━━━━━ Provided records
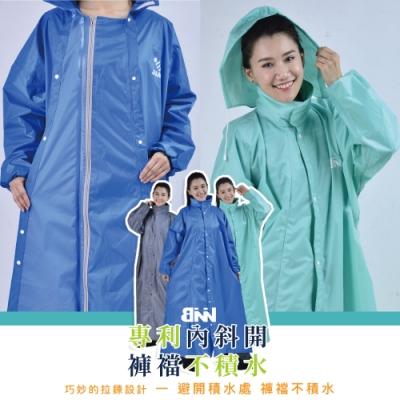 BNN 專利 內斜拉 升級版防漏風雨衣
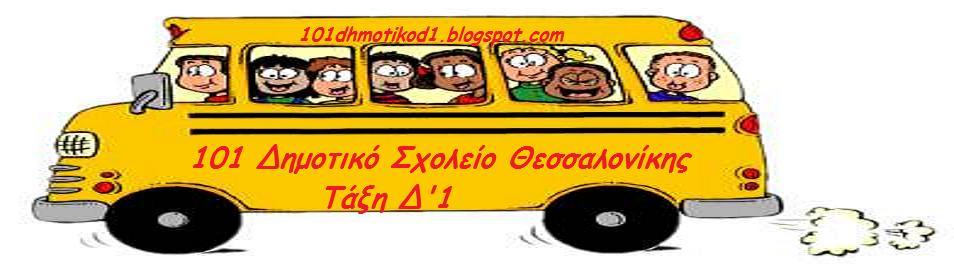 101 Δημοτικό Σχολείο Θεσσαλονίκης Τάξη Δ'1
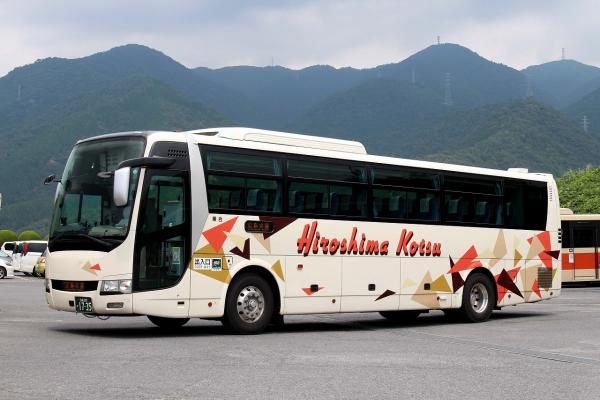 広島200か1735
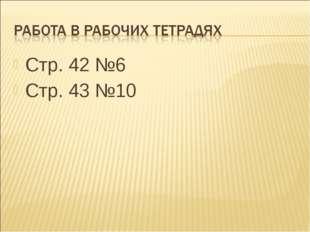 Стр. 42 №6 Стр. 43 №10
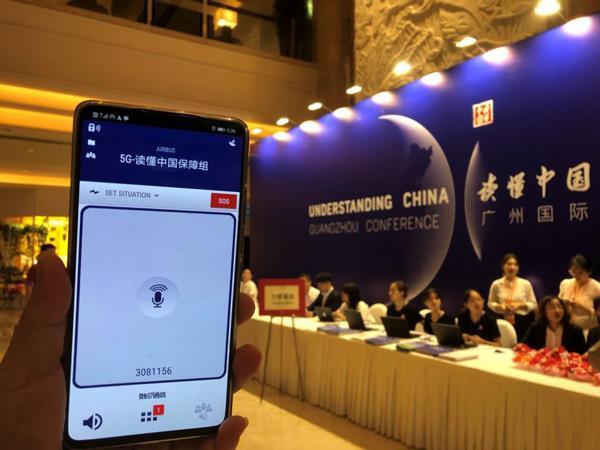 guangzhou_airbus_tetra_5g_hybrid_network
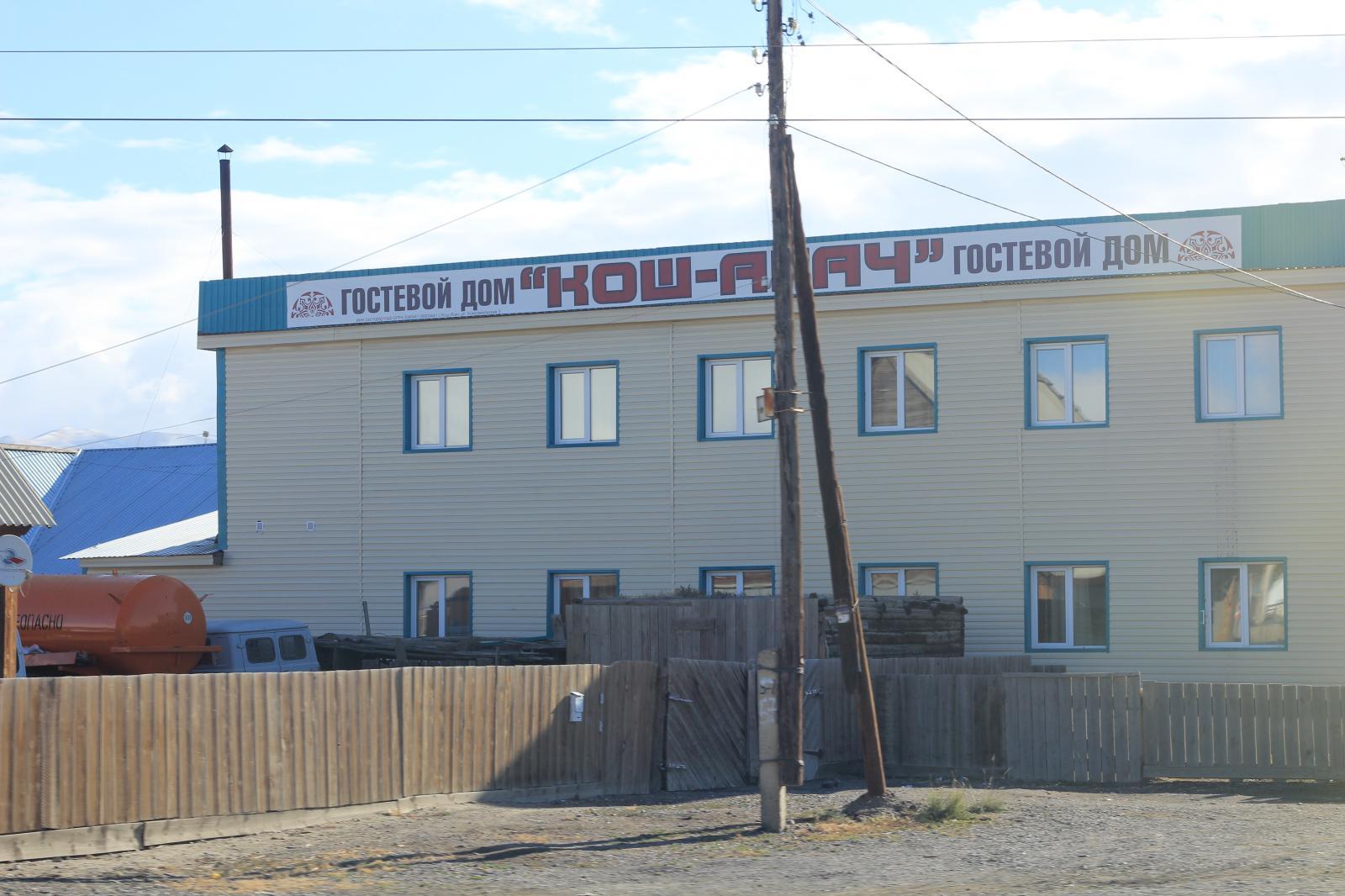 Поселок Кош-Агач (рядом с границей) - IMG_2854.JPG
━━━━━━━━━━
## Task instructions
Write out the line that contains "guangzhou_airbus_tetra_5g_hybrid_network" and every line after it to the end of the data, exactly as they stand. Omit the pictures.

## Answer section
 guangzhou_airbus_tetra_5g_hybrid_network
 Поселок Кош-Агач (рядом с границей) - IMG_2854.JPG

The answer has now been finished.